Previous studies reported that LOC101117953 and BMP2 (bone morphogenetic protein 2, from 48,387,181 to 48,400,679 bp on chromosome 13) were related to tail-fat deposition [6,7,8]. LOC101117953 is a retro-copy of PPP1CC (protein phosphatase PP1-gamma catalytic subunit gamma), which is not expressed in adult tissues as it lacks promoter region, and is thus less likely to be the causative gene for the tail phenotypes [8]. Previous studies also revealed that PDGFD is a likely causal gene for fat deposition in sheep tail, which promotes proliferation and inhibits differentiation of preadipocyte [11, 31,32,33]. Two SNPs in PDGFD significantly affect the tail length and width [34]. T, a key regulator of mesoderm formation during early development, was found related to short-tail phenotype in Hulunbuir sheep, a subpopulation of Mongolia sheep [35]. It may also be related to the caudal vertebra phenotype differences between DS and STH/MG, as DS has long straight tails while STH/MG has relatively shorter tails with a slightly curved tip.

This study revealed that the ovine genome has recently encountered a selective sweep at GLIS1 locus.

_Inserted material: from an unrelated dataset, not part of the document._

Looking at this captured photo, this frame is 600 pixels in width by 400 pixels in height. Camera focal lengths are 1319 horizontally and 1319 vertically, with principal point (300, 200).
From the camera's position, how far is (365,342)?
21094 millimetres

As a novel pro-adipogenic transcription factor, GLIS1 may initiate the accumulation and differentiation of preadipocytes in the tails during fetal development and affect the tail phenotypes in sheep.

Conclusions

Fat tail in sheep is occurs as a result of multiple genes. This study demonstrated that GLIS1, LOC101117953, PDGFD and T have encountered a recent selective sweep. A nonsynonymous point mutation (g.27807636G>T) within GLIS1 locus in STH–MG resulted in a Pro to Thr substitution. As a pro-adipogenic factor, GLIS1 may play critical roles in the mesodermal cell differentiation during fetal development and affect fat deposition in sheep tails. This study gives a new insight into the genetic basis of species-specific adaptive traits in sheep and provides a novel opportunity to develop therapies for complex diseases related to fat metabolism.